Dün bir grup gazeteci arkadaşımla, Yeni Dijital Dünya Zirvesi için İstanbul'da bulunan AK Parti Genel Başkan Yardımcısı Süleyman Soylu ile Bilim, Sanayi ve Teknoloji Bakan Yardımcısı ve Bilgi Ekonomisi Derneği Kurucu Başkanı Prof.Dr. Davut Kavranoğlu ile buluştuk.
Tahmin edeceğiniz gibi yeni dijital dünyayı, dijital vatandaş algısını, yeni nesil medyanın son kullanıcılara etkilerini konuşamadık. Herkes gibi Davut Kavranoğlu için de bakan değişimi sürpriz olmuştu. Yeni bakan Fikri Işık ile henüz görüşme fırsatı bulamamıştı.

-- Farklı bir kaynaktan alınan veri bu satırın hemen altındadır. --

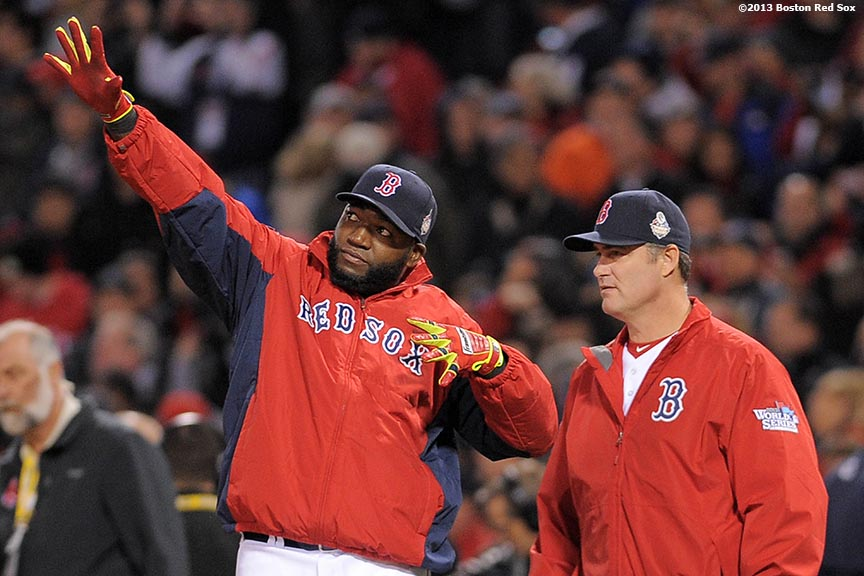 """Boston Red Sox designated hitter David Ortiz celebrates after defeating the St. Lousi Cardinals in  game one of the 2013 World Series Wednesday, October 23, 2013 at Fenway Park in Boston, Massachusetts."""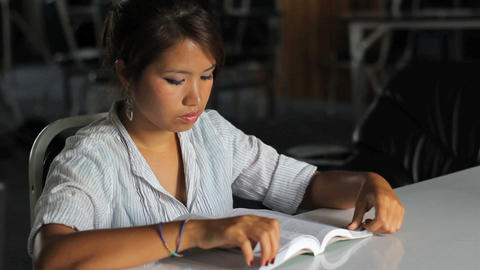 Young Asian Girl Reading Her Bible Stock Video Footage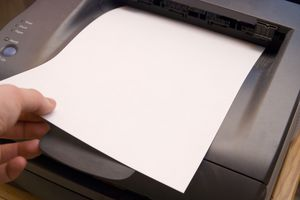 Feeding paper into a printer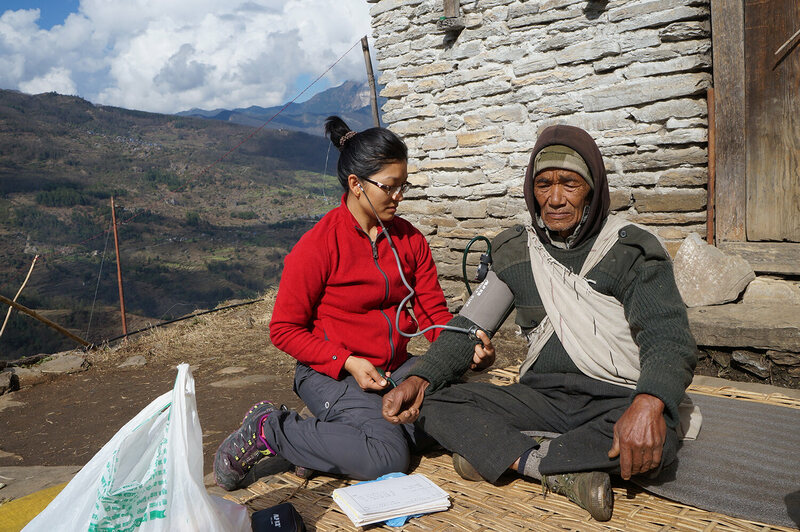 Dr. Sobi Maya Tamang with a patient in a remote village in the Himalayas.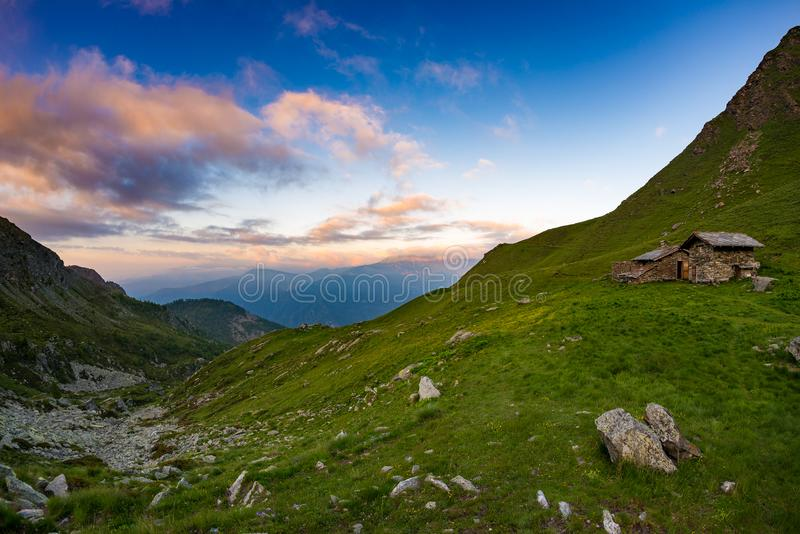 Sunset on the Alps, pasture and meadows with mountain hut refuge, colorful sky. Sunset on the Alps, pasture and meadows with mountain hut refuge, colorful sky royalty free stock photo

Ancak bizler için 17 Aralık tarihinden bu yana yaşananlara dair, özellikle de son 24 saatin ardından Süleyman Soylu'nun yorumları merak konusuydu. Biz sorduk, Soylu kendi penceresinden cevapladı.

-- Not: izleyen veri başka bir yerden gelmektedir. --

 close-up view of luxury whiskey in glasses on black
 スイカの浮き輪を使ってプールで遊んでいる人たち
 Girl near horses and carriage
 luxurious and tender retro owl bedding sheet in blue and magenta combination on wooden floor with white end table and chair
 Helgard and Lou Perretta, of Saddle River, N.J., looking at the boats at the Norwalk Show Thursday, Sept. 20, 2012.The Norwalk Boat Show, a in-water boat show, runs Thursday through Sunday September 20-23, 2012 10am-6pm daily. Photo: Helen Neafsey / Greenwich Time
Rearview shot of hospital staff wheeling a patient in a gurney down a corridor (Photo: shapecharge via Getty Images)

AK Parti ile Cemaat arasında yaşananlara dair, "Bu bir bilek güreşi mi ve ne zaman biter" şeklindeki soruya, Süleyman Soylu şu cevabı verdi:
"28 Şubat'ı geçirdim. 1980 sonrası siyasetin nasıl değiştiğini gördüm. Hep bir bilek güreşi vardı. Bunu sadece Cemaat olarak da değerlendirmiyorum. 1970'lerde Ecevit ve TÜSİAD arasında, 80 sonrası medya, sermaye ve Turgut Özal arasında, daha sonra askeri bürokrasi ve İstanbul sermayesiyle 28 Şubat dönemi yaşandı. Siyasete yönelik güç azaltma talebi hep vardı. Olağanüstü bir talep değil. Ama kuralları olmalı. Siyaset gücünü milletten alıyor."

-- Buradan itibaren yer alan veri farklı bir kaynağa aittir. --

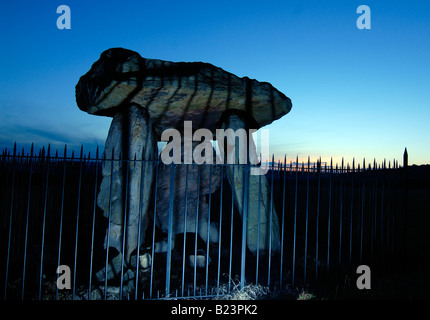 Kit's Coty, a Neolithic chambered tomb in Kent, England, lit with blue light, and seen against a blue sky just after - Stock Photo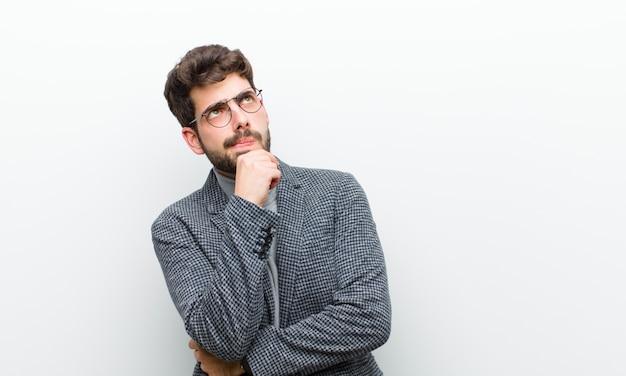 Homem jovem gerente pensando, sentindo-se duvidoso e confuso, com opções diferentes, imaginando qual decisão tomar parede branca Foto Premium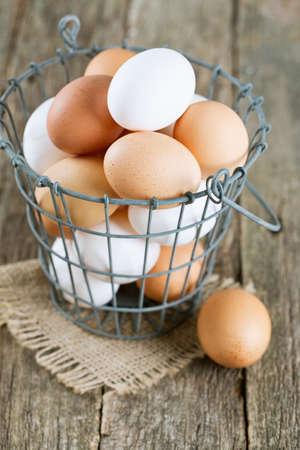 fresh farm eggs in iron basket photo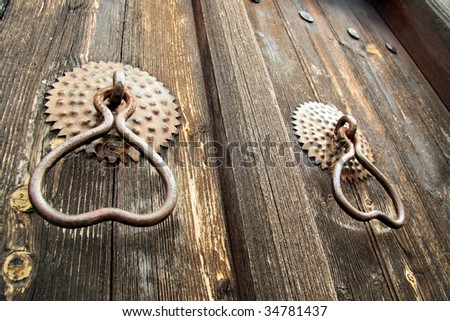 Two old rusty door handles - stock photo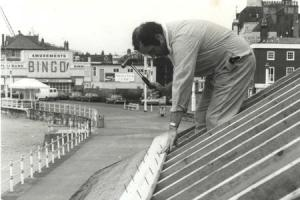 LOOKING BACK: George Pering from Portland working on the roof of the seafront shelters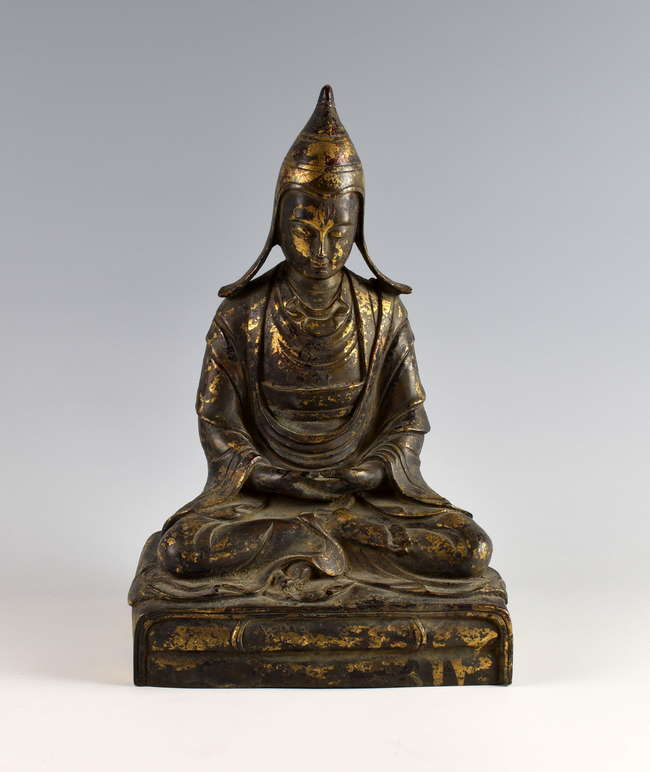 A highly Sino-Tebetan cast bronze Buddha with great patina is estimated at £800-1,200.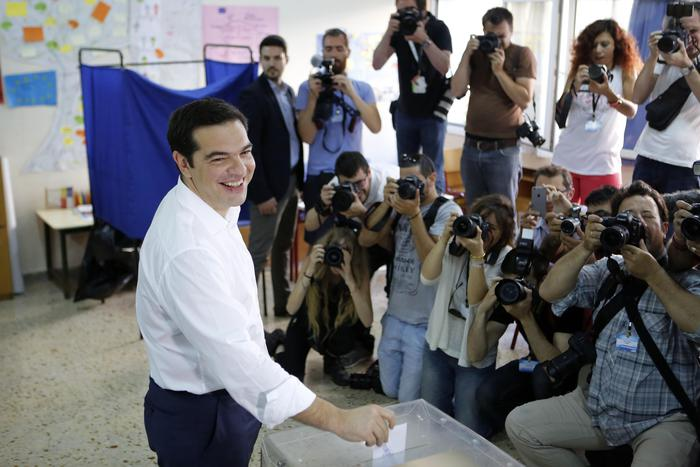 Greece's Prime Minister Alexis Tsipras casts his vote at a polling station in Athens, Sunday, July 5, 2015. Greeks began voting early Sunday in a closely-watched, closely-contested referendum, which the government pits as a choice over whether to defy the country's creditors and push for better repayment terms or essentially accept their terms, but which the opposition and many of the creditors paint as a choice between staying in the euro or leaving it. (ANSA/AP Photo/Petros Karadjias)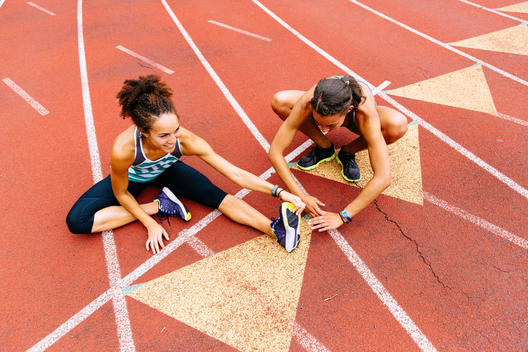 Two women stretching before a workout on a running track.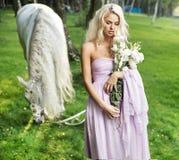 Dame calme avec le cheval et le bouquet des fleurs Photographie stock libre de droits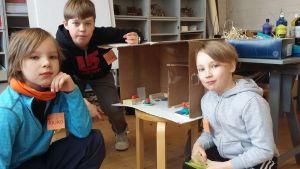 Pojat esittelevät itse rakentamaansa pahvitaloa.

Türkiye Cumhuriyeti kurulduğu günden beri iki temel ilkeye bağlı olduğunu hatırlatan Soylu, tam bağımsızlık ve kayıtsız şartsız egemenliğe atıfta bulunup, yaşananların zamanlamasına dikkat çekti. Soylu şöyle devam etti:
"Bunlardan tam bağımsızlık ilkesine en yakın olduğumuz zamandayız. Çin'le füze anlaşması yapmaya çalışıyoruz. Dışa bağımlı olduğumuz enerji konusunda alternatif kaynaklar üretiyoruz. Yeni dünyanın merkezi olma yolunda 3'üncü havalimanıyla önemli bir adım atıyoruz. Samsun, Trabzon limanının cıvıl cıvıl olduğu günleri hatırlayın. Bu hatların canlanacağı bir sürece girdik. Suriye meselesinde yardımlarımızı dünya hayranlıkla izliyor."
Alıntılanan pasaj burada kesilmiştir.